We all have little bouts of madness. There was one morning in ninth grade I woke up convinced I'd been replaced with an android, and it took much of the day to convince myself that was ludicrous on every front. (I had to do it by reason, which is intellectually unsatisfying; but I was too cowardly to see if I could bleed, and didn't know how to test whether it would be real blood -- and how to test it at enough points and times to be sure it wasn't a cleverly planted packet used to quell such fears without making myself look suicidal.) But over the course of the day and the interactions with everybody else I got over it, and it's now just a faint pleasant memory of something absurd I thought one day.
But if -- at that moment -- I'd told anyone, and they didn't laugh at me but went along with it, I could easily have turned what has to have been a late dream into a lingering delusion.
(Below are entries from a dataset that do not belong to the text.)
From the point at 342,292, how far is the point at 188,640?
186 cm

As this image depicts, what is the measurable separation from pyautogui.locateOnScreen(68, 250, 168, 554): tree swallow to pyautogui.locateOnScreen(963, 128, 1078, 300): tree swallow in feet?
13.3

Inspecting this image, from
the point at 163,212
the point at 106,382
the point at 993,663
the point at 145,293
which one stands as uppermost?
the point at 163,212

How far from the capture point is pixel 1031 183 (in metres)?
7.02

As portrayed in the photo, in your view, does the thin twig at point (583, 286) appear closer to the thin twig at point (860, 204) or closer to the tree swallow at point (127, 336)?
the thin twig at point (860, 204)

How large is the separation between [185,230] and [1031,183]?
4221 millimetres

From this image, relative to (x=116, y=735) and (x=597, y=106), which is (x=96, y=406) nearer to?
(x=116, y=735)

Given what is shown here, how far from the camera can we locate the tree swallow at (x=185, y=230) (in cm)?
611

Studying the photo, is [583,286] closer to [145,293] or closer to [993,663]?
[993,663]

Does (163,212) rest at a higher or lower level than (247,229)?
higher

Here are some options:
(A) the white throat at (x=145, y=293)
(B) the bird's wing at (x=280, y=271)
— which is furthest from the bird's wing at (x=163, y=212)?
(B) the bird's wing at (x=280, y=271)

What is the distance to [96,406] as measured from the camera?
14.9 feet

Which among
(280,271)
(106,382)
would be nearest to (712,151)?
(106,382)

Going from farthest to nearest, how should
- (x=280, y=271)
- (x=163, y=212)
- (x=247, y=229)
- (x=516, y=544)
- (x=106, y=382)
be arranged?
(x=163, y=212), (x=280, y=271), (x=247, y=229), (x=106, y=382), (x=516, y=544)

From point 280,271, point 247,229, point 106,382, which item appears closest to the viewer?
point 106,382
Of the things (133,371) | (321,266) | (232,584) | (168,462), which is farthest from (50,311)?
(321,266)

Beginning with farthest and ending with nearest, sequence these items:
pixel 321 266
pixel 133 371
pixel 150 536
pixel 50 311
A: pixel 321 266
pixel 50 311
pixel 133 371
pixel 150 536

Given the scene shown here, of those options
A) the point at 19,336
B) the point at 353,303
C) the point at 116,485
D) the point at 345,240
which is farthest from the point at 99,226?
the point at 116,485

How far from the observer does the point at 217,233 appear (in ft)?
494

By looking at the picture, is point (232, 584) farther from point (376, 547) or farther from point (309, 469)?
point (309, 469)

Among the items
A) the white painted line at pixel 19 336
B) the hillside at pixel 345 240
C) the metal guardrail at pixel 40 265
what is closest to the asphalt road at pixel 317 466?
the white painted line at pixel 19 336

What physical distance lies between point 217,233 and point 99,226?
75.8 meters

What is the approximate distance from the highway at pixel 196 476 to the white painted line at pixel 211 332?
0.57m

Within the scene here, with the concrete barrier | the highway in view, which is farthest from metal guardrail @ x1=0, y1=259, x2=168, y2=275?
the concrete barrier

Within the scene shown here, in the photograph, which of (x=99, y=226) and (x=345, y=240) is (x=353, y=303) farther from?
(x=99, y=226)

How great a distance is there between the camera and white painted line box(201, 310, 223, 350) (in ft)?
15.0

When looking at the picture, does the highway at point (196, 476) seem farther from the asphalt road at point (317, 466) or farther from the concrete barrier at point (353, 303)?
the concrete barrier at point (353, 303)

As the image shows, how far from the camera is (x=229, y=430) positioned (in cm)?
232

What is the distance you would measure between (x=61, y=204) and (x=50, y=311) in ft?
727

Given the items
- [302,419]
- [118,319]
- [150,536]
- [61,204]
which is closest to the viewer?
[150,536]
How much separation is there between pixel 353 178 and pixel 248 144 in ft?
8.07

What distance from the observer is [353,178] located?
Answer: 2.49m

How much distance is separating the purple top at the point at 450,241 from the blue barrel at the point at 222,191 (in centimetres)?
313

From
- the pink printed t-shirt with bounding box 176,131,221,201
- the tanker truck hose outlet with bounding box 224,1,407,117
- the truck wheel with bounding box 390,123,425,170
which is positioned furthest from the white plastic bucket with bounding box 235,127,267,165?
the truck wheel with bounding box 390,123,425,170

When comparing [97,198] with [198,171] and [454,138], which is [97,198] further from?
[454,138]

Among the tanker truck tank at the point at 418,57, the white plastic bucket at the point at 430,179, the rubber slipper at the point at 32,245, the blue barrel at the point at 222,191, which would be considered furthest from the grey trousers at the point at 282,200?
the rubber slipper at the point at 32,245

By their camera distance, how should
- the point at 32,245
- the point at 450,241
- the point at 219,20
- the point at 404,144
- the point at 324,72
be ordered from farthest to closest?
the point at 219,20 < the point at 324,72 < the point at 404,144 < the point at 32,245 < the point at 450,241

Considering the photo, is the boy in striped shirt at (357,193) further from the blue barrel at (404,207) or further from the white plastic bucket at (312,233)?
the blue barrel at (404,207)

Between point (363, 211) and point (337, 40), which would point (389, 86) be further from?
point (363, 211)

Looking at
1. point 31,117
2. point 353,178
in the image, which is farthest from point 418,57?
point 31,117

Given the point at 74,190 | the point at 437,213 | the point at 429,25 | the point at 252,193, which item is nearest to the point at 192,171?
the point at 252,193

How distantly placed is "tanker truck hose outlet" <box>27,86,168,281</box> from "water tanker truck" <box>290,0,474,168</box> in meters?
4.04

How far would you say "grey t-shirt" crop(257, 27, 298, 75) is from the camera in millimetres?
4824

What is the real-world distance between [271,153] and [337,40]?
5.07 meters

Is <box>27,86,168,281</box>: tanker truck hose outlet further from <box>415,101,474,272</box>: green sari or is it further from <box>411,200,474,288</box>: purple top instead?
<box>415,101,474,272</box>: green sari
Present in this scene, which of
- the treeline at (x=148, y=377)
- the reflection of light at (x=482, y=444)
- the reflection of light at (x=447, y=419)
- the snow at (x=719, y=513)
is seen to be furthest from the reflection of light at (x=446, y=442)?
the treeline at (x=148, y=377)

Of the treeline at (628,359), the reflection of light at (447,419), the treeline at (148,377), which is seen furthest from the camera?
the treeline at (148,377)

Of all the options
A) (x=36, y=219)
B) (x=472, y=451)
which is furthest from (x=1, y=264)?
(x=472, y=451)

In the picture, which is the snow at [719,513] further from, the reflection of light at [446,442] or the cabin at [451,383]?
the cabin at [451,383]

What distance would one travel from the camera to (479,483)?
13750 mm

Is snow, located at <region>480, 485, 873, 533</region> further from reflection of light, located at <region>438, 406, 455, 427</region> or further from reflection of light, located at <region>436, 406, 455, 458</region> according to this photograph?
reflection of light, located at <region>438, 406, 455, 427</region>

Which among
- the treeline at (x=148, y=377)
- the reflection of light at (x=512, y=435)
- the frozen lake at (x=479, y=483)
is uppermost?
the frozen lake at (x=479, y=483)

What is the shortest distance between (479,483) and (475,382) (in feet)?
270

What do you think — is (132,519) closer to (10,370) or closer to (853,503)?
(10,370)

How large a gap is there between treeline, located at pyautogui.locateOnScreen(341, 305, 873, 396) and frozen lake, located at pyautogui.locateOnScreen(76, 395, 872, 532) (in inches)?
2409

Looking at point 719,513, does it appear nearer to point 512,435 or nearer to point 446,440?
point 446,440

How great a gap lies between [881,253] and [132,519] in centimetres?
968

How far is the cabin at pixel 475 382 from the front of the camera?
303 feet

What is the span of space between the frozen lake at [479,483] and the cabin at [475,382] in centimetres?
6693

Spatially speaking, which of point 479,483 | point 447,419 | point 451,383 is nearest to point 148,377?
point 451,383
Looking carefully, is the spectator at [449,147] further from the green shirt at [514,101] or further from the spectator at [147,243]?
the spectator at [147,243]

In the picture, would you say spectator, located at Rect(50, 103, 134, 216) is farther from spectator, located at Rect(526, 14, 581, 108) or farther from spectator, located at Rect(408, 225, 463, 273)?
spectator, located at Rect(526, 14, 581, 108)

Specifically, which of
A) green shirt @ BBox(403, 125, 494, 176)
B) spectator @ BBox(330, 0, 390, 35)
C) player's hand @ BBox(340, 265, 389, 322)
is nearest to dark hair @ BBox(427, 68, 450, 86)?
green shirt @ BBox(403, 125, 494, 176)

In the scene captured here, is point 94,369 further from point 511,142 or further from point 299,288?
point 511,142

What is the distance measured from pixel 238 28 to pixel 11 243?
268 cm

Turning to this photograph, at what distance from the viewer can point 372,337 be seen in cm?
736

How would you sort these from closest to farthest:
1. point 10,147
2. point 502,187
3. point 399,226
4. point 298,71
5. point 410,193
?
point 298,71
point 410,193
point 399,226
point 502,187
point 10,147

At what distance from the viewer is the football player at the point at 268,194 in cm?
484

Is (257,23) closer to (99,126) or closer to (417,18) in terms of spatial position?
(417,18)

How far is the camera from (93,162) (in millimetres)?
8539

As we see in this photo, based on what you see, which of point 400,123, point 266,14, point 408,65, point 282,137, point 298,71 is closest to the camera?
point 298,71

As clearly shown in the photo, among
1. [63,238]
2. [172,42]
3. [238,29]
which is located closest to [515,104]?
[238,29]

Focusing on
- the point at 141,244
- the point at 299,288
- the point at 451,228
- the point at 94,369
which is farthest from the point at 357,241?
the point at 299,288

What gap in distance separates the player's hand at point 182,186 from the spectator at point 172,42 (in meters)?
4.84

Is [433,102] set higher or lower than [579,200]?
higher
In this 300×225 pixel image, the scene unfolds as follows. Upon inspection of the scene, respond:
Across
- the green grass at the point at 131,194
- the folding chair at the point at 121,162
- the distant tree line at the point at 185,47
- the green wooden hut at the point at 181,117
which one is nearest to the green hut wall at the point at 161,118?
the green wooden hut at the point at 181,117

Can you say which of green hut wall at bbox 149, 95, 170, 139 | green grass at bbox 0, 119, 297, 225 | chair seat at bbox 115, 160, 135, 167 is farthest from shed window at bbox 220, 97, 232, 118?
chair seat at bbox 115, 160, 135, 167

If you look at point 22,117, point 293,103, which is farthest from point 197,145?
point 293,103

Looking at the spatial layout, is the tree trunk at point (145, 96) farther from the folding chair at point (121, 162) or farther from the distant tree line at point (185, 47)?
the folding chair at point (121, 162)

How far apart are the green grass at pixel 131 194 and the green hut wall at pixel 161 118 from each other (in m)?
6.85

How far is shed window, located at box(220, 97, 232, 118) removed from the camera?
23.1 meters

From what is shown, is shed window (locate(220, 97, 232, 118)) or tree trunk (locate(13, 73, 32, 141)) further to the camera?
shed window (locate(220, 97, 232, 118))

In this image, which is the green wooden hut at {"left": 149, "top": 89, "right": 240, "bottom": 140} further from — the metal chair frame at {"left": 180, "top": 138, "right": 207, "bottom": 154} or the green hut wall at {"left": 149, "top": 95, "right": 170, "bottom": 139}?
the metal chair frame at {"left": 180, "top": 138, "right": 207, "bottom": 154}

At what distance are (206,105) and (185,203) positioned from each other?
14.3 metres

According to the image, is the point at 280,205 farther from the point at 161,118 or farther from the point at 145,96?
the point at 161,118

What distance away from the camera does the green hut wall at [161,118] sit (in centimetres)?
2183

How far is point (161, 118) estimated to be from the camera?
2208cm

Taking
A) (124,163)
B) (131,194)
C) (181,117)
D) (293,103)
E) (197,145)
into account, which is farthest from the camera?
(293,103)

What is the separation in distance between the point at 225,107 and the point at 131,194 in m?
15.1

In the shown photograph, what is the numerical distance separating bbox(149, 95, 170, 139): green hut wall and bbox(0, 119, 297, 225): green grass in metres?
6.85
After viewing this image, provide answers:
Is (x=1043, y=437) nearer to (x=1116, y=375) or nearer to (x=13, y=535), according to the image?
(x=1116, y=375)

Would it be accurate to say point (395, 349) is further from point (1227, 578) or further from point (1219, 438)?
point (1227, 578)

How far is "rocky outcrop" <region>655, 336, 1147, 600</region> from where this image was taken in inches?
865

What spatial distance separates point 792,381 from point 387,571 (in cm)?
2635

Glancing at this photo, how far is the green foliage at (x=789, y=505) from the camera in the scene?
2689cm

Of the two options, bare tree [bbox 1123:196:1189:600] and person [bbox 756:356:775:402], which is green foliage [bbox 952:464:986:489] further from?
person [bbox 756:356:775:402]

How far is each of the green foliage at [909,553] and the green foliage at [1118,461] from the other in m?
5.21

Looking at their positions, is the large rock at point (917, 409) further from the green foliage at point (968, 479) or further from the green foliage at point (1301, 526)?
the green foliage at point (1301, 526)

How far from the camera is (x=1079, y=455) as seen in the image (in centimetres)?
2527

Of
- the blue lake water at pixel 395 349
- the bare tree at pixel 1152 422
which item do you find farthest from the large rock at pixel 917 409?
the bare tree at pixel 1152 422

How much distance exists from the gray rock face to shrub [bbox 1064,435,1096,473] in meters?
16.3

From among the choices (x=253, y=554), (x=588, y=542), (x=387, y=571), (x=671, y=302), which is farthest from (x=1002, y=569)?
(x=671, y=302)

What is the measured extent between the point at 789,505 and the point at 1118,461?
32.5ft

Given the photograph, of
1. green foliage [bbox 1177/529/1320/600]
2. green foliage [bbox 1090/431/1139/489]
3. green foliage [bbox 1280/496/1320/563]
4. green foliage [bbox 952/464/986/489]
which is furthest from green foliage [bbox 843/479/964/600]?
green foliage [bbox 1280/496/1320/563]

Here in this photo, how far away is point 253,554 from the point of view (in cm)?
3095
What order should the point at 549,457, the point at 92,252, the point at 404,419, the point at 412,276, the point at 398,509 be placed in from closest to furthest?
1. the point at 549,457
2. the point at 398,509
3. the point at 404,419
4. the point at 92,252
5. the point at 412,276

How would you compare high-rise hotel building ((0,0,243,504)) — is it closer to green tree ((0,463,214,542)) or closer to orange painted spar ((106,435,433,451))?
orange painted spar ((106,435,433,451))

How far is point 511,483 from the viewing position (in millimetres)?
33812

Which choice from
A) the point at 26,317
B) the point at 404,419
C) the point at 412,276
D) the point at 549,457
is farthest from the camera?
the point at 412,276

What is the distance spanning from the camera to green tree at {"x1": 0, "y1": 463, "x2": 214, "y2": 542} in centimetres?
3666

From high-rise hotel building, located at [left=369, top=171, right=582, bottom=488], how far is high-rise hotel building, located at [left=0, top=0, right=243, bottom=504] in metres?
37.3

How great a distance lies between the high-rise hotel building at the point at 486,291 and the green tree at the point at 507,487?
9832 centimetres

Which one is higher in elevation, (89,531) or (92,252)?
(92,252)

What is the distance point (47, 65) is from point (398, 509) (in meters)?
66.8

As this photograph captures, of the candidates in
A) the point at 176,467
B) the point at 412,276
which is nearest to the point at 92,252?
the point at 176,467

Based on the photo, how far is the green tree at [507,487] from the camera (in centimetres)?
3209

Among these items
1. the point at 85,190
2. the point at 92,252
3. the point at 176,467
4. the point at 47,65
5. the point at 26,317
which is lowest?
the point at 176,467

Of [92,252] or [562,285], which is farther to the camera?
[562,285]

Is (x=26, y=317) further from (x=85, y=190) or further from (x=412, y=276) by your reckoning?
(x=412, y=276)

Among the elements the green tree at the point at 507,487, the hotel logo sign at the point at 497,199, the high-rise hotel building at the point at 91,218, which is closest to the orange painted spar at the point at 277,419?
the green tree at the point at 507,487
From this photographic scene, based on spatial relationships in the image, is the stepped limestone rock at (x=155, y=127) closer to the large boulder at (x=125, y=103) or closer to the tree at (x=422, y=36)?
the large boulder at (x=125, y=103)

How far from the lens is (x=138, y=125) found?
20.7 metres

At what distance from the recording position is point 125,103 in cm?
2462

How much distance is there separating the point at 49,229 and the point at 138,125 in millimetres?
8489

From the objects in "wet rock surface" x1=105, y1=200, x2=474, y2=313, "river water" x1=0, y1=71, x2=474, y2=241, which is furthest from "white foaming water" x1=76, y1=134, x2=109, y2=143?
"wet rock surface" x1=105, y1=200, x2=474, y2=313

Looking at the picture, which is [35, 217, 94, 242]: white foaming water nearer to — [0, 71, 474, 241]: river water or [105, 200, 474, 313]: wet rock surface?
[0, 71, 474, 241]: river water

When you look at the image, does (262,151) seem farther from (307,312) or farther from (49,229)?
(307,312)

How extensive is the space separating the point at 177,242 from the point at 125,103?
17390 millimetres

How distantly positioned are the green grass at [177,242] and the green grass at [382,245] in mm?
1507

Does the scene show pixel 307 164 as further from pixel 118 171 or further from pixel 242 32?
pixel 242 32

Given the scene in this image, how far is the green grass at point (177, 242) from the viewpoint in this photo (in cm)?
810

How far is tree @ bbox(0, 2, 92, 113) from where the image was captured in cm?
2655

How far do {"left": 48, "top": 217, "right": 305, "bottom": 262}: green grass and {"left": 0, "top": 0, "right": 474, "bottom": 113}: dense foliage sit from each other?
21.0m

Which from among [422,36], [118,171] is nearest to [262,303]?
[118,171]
Maybe mental disorders are something like certain cancers; people can be more or less prone to them for biological reasons, but it's only if one is triggered at the right time and by the right stimulus that it can grow and turn pathological? Obviously, I'm ignorant enough of biochemistry and psychology that I'm making what are probably either trivial or trivially wrong guesses, but I can't help wondering what insanities might be avoided, and what might be lurking and waiting for the right trigger.
Trivia: As late as the early 20th century British grammarians decried the word ``reliable'' as a new and barbaric Americanism. The word was first recorded in England in 1624. Source: A Short History of English Words, Bernard Groom.
Currently Reading: Tracking Apollo To The Moon, Hamish Lindsay.